#### Work to do
Extract, word for word, each line from the line holding "In this image, which of" through the end of the records. Omit every picture.

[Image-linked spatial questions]

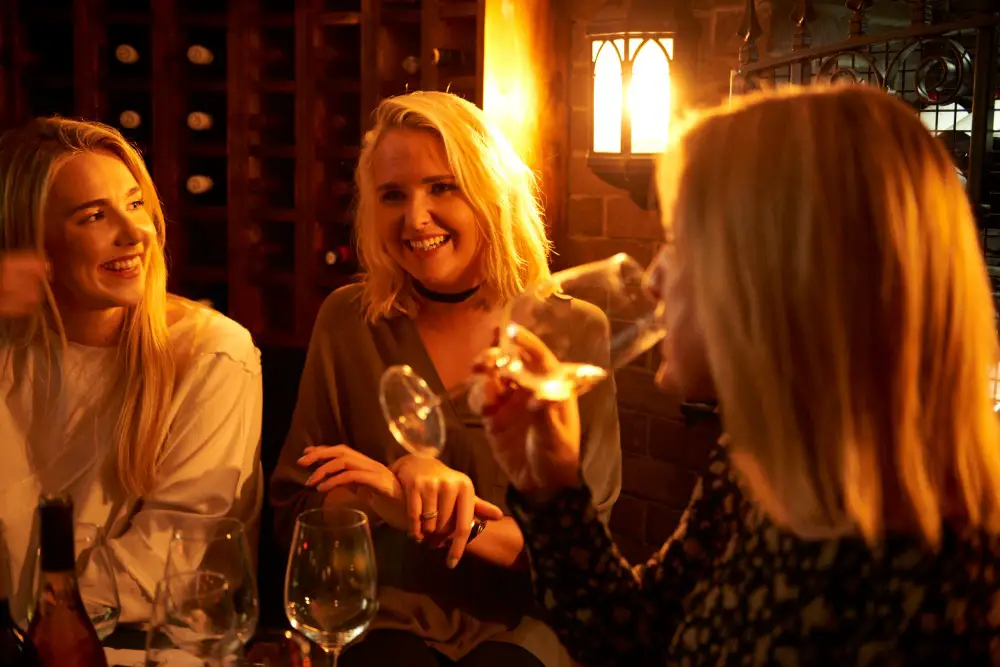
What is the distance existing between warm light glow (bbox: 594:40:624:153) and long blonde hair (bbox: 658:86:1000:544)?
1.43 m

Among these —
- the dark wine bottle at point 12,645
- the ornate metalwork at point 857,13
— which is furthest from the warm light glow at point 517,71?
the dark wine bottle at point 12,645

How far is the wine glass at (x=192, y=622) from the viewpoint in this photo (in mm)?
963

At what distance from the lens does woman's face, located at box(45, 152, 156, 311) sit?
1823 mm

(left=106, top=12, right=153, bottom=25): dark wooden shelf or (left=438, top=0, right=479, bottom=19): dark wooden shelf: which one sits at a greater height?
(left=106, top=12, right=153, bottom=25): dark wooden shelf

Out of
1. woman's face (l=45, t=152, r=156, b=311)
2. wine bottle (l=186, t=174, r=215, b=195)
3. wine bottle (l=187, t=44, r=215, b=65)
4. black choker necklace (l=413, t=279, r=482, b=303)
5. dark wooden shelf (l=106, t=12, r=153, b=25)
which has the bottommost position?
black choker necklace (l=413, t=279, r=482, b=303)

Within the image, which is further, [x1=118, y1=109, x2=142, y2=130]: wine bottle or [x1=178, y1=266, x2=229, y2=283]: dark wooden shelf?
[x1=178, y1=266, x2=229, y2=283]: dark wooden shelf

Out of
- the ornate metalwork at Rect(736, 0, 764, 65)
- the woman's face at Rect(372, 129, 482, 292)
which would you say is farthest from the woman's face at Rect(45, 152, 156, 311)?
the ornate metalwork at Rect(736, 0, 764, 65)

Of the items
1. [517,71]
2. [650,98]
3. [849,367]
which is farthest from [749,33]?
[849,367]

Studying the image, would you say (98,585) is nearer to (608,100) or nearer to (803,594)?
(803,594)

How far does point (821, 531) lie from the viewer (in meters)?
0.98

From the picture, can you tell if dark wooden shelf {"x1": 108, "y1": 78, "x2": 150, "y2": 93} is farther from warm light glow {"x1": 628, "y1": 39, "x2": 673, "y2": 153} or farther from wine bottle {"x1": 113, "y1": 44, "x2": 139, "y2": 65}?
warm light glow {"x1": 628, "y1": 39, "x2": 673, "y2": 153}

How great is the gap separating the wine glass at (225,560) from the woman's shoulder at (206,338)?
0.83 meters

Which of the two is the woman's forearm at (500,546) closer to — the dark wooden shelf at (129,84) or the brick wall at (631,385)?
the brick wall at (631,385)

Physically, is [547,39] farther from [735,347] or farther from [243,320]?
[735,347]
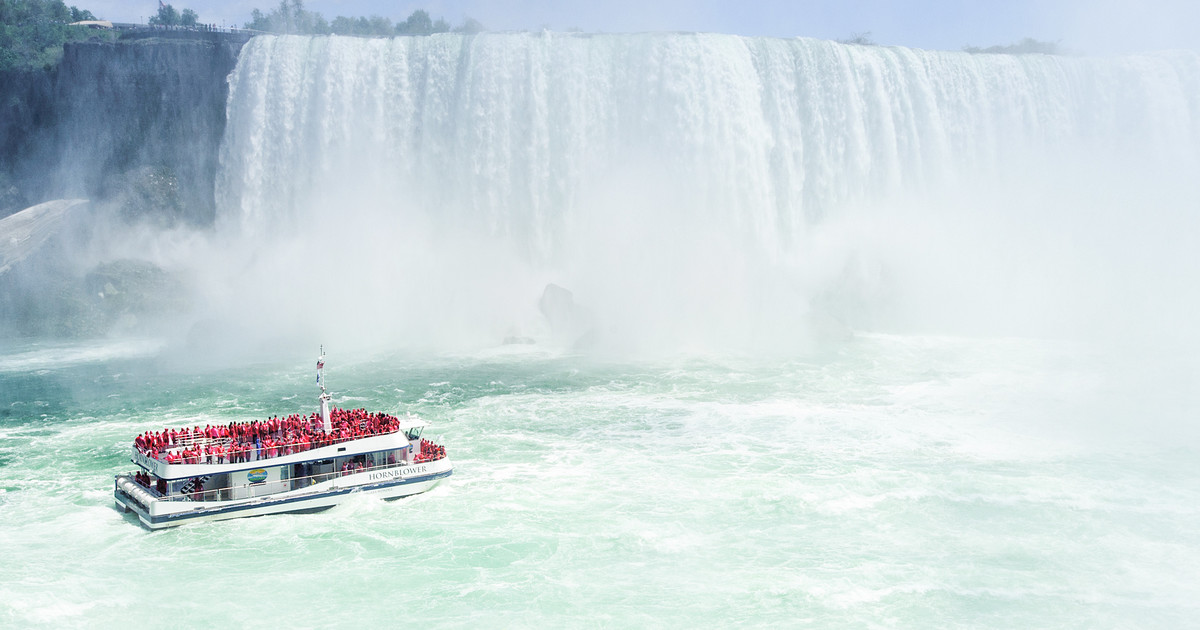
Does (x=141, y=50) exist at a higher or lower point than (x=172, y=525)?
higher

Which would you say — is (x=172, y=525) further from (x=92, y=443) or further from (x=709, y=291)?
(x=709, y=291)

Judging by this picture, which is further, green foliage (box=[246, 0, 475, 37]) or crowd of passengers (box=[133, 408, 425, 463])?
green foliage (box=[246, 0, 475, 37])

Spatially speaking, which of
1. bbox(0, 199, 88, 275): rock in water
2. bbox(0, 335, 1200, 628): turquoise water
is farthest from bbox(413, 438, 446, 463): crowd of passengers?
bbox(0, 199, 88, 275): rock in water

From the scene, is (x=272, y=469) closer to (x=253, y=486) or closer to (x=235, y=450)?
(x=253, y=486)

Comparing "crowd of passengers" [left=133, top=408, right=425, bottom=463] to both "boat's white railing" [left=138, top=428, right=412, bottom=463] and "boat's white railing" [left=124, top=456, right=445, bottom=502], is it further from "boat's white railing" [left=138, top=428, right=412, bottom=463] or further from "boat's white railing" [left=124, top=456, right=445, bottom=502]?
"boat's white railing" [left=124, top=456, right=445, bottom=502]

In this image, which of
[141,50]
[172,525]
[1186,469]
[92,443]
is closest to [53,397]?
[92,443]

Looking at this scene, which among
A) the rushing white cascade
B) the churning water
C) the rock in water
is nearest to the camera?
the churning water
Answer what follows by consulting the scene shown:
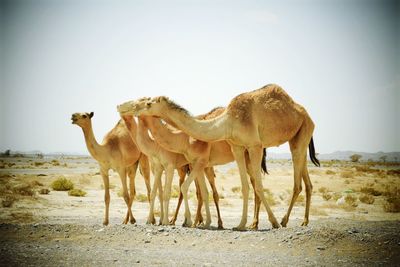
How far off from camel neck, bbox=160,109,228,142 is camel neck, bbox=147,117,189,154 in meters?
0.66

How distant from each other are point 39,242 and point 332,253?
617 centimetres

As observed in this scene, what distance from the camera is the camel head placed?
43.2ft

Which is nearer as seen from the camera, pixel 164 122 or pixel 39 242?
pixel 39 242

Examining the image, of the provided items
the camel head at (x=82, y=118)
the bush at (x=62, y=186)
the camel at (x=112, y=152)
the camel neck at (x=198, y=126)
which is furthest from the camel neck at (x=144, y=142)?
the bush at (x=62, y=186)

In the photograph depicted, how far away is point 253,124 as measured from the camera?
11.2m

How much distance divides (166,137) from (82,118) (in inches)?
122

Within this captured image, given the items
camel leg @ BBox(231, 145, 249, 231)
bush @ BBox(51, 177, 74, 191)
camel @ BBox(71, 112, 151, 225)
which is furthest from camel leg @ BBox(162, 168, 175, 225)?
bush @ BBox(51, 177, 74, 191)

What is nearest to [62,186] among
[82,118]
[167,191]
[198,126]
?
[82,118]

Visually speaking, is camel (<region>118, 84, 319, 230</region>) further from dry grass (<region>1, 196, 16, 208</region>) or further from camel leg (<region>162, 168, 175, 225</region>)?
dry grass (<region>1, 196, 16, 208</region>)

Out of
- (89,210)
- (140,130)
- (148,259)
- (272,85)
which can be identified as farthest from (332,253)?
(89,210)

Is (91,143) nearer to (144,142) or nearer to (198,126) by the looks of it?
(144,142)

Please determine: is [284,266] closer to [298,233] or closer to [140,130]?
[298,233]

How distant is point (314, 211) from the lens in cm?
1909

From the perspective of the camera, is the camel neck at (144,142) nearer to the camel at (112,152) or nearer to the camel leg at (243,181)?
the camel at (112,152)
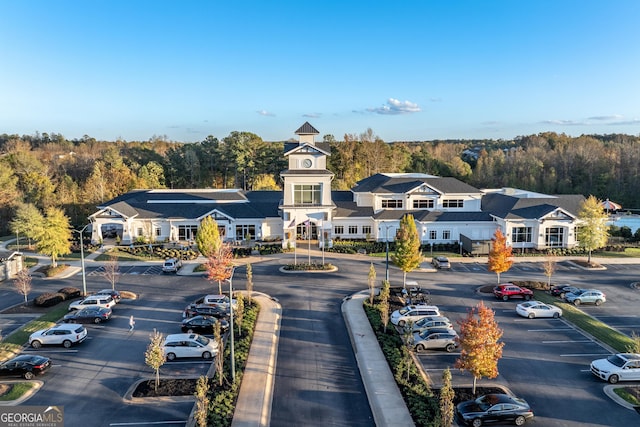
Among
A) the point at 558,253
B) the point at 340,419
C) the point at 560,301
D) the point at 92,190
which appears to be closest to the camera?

#### Answer below
In this image, which of
[141,50]
[172,525]
[1186,469]
[92,443]
is closest to [53,397]?
[92,443]

Looking at this scene, which among
A) the rushing white cascade
B) the churning water
C) the rock in water
is nearest to the camera?
the churning water
Answer what follows by consulting the scene shown:
How far off from camel neck, bbox=160,109,228,142 is camel neck, bbox=147,117,189,154 in meters?
0.66

How distant from each other are point 39,242 and point 332,253?
617 centimetres

As observed in this scene, what distance from the camera is the camel head placed?
43.2ft

Which is nearer as seen from the camera, pixel 164 122 or pixel 39 242?
pixel 39 242

Examining the image, of the provided items
the camel head at (x=82, y=118)
the bush at (x=62, y=186)
the camel at (x=112, y=152)
the camel neck at (x=198, y=126)
which is furthest from the camel neck at (x=144, y=142)?
the bush at (x=62, y=186)

In the photograph depicted, how far away is point 253,124 as measured from the camera?
11.2m

How much distance divides (166,137) from (82,118) (in inches)?
122

Within this captured image, given the items
camel leg @ BBox(231, 145, 249, 231)
bush @ BBox(51, 177, 74, 191)
camel @ BBox(71, 112, 151, 225)
which is furthest from camel leg @ BBox(162, 168, 175, 225)?
bush @ BBox(51, 177, 74, 191)

What is nearest to [62,186] among
[82,118]
[167,191]
[198,126]
?
[82,118]

Visually speaking, is camel (<region>118, 84, 319, 230</region>) further from dry grass (<region>1, 196, 16, 208</region>) or further from camel leg (<region>162, 168, 175, 225</region>)?
dry grass (<region>1, 196, 16, 208</region>)

Out of
- (89,210)
- (140,130)
- (148,259)
- (272,85)
which can be identified as farthest from (332,253)?
(89,210)

Is (91,143) nearer to (144,142) or nearer to (198,126) by the looks of it?
(144,142)

Please determine: is [284,266] closer to [298,233] or closer to [140,130]?
[298,233]

How distant is point (314, 211) from the lens in cm?
1909

From the perspective of the camera, is the camel neck at (144,142) nearer to the camel at (112,152) or nearer to the camel leg at (243,181)?
the camel at (112,152)
Among
A) the point at 558,253
B) the point at 340,419
C) the point at 560,301
D) the point at 92,190
which appears to be closest to the camera?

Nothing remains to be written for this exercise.